L'homme étant composé de deux substances, l'âme et le
corps, et la nature ayant assigné à chacune des biens et
des maux déterminés, ce qu'il y a de défectueux en elles
doit être seul regardé comme nuisible et comme honteux ;
mais si elles sont l'une et l'autre en bon état, c'est un
grand avantage, et cet avantage, tu le possèdes en ce
moment. Les maux dont tu parles, la dégradation
civique et d'autres accidents semblables, ne sont honteux
et funestes que d'après certaines conventions et certaines
opinions ; mais ils ne nuisent ni au corps ni à l'âme.

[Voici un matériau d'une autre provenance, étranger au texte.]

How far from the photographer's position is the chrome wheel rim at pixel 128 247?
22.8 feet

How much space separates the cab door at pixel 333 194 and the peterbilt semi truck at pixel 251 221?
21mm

Pourrais-tu me citer un corps qui soit devenu malade ou
qui ait péri, une âme qui ait été rendue plus injuste ou
plus ignorante par cette dégradation, par l'exil ou par
telle autre peine ? Pour moi, je n'en vois pas, et cela vient
de ce que la nature n'a attaché aucun mal à ces accidents
de la vie. De même, la jouissance des droits de citoyen et
le séjour dans sa patrie ne sont pas des biens réels : ils
n'ont d'autre valeur que celle que nous leur donnons
nous-mêmes. Et, en effet, tous les hommes ne font point
consister l'honneur et le déshonneur dans les mémos
choses : certaines actions, blâmées chez les uns, sont
louées chez les autres, et celles qu'on récompense dans
un pays sont punies ailleurs. Enfin il est des hommes
qui, bien loin d'admettre comme une réalité ce
déshonneur dont tu parles, en ignorent même le nom, et
c'est avec raison ; car ce qui ne tient pas à notre nature ne
leur semble pas nous regarder ; et s'il est vrai qu'un
jugement ou un décret déclarant que tel homme est
malade, tel autre difforme, paraîtraient fort ridicules, il
faut en dire autant du déshonneur."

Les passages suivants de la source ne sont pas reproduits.